Bakkt Could Help Institutions Enter the Crypto Market
After months of waiting, Bakkt could be helping institutions enter the virtual currency market. Large companies and traditional investors did not have the possibility to deal with Bitcoin and other digital assets due to the lack of infrastructure. In general, the space was built from the ground up for retail investors, and institutions remained on the sidelines.
The Intercontinental Exchange (ICE) is the parent company of the New York Stock Exchange (NYSE) and the one that is going to be launching Bakkt as soon as this year. Although the platform has been postponed on several occasions, the firm could have the approval to operate in the near future.
The CEO of Bakkt, Kelly Loeffler, commented about the launching date of this platform:
“While we’re not yet able to provide a launch date, we’re making solid progress bringing the first physical delivery price discovery contracts for Bitcoin to the U.S.”
Bakkt is currently being backed by Microsoft and Starbucks, two companies that could be eventually benefited with the implementation of blockchain technology and virtual currencies. Bakkt’s goal is to build the first institutional-grade exchange-traded markets and also offer custody solutions for digital assets.
At the moment, the Chicago Mercantile Exchange (CME) is offering cash-settled Bitcoin futures contracts. The Chicago Board Options Exchange (CBOE) offered these services for over a year but it decided to stop working with it. Meanwhile, Bakkt’s Bitcoin futures contracts are going to be the first physically-settled derivatives.
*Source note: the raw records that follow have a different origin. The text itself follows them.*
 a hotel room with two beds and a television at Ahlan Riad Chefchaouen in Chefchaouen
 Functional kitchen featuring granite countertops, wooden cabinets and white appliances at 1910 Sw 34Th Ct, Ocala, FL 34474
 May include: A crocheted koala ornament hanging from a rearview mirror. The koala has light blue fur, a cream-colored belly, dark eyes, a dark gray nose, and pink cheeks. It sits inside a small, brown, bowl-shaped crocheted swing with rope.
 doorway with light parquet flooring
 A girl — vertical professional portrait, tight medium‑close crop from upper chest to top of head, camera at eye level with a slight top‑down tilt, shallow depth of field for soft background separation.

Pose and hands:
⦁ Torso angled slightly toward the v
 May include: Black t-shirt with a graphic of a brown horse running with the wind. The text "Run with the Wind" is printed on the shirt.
At the same time, Bakkt’s launching could help a Bitcoin Exchange-Traded Fund (ETF) receive the approval from the U.S. Securities and Exchange Commission (SEC). In the past, many ETFs have been rejected and the agency remains sceptical about them. Bakkt will be very positive for the market since its trading volumes may help solve some of the concerns that the SEC and other institutions had about the market. With a larger trading volume in futures contracts, liquidity increases and the chances of the SEC approving a Bitcoin ETF grow as well.